Derrota. La gente habla de ella con una facilidad pasmosa. Es un sentimiento amargo. A menudo, desgarrador e insoportable. Quien la toma como un método de aprendizaje es porque nunca ha llegado a clase de Matemáticas -sudando y con las rodillas llenas de sangre- habiendo perdido contra los del A. Un día fui uno de aquellos perdedores. Mi profesora, viendo mi cara de derrota, pronunció la famosa frase: «es sólo fútbol» y me preguntó sí había hecho los ejercicios del cuadernillo Rubio. Unos años más tarde, un 2-0 en Riazor me enseñó que en la vida siempre se pierde y lo importante que es ir a clase con los deberes hechos.

Caer es importante.
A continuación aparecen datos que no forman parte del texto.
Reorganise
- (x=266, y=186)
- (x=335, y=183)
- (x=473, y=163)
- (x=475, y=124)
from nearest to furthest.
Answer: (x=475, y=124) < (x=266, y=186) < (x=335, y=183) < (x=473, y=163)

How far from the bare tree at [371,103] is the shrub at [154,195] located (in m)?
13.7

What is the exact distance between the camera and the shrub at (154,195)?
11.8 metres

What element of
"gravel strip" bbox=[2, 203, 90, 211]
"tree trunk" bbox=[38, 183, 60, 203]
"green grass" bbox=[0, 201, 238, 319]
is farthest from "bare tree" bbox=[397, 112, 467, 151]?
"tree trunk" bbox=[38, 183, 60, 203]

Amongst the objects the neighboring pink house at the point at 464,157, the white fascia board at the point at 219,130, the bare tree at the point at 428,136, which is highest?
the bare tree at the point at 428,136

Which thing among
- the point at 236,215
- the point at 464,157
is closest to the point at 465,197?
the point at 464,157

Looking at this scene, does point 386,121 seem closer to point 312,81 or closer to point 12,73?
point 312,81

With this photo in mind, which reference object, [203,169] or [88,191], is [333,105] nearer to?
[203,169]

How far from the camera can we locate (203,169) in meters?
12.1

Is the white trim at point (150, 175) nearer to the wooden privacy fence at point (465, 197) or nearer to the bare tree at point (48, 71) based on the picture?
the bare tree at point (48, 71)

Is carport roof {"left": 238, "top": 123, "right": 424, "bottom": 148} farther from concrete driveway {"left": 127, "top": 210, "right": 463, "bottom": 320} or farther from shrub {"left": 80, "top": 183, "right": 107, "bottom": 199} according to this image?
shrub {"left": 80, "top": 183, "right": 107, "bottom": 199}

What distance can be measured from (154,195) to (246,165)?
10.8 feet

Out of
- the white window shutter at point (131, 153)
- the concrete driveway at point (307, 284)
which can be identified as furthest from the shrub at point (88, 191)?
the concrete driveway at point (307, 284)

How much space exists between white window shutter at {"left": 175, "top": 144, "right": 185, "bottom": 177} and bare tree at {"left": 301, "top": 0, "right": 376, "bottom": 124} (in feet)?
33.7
Después de tocar fondo solo puedes subir. Te cambias de look, vas al gimnasio o te ilusionas cuando un bigotudo te dice: «En tres días nos vemos en Son Moix». La espera se hizo más eterna que un minuto de plancha abdominal, pero al final llegó la noche tan ansiada. El Mallorca tenía una cita con la historia. Remontar dos goles y volver a Primera División se veía un poco más factible dos horas antes del encuentro. Las calles se inundaban de camisetas rojas, humo de bengala y cánticos al unísono. El «Sí se puede» se tatuaba en las gargantas bermellonas como una canción de verano. Nadie estaba preparado para lo que estaba a punto de ocurrir.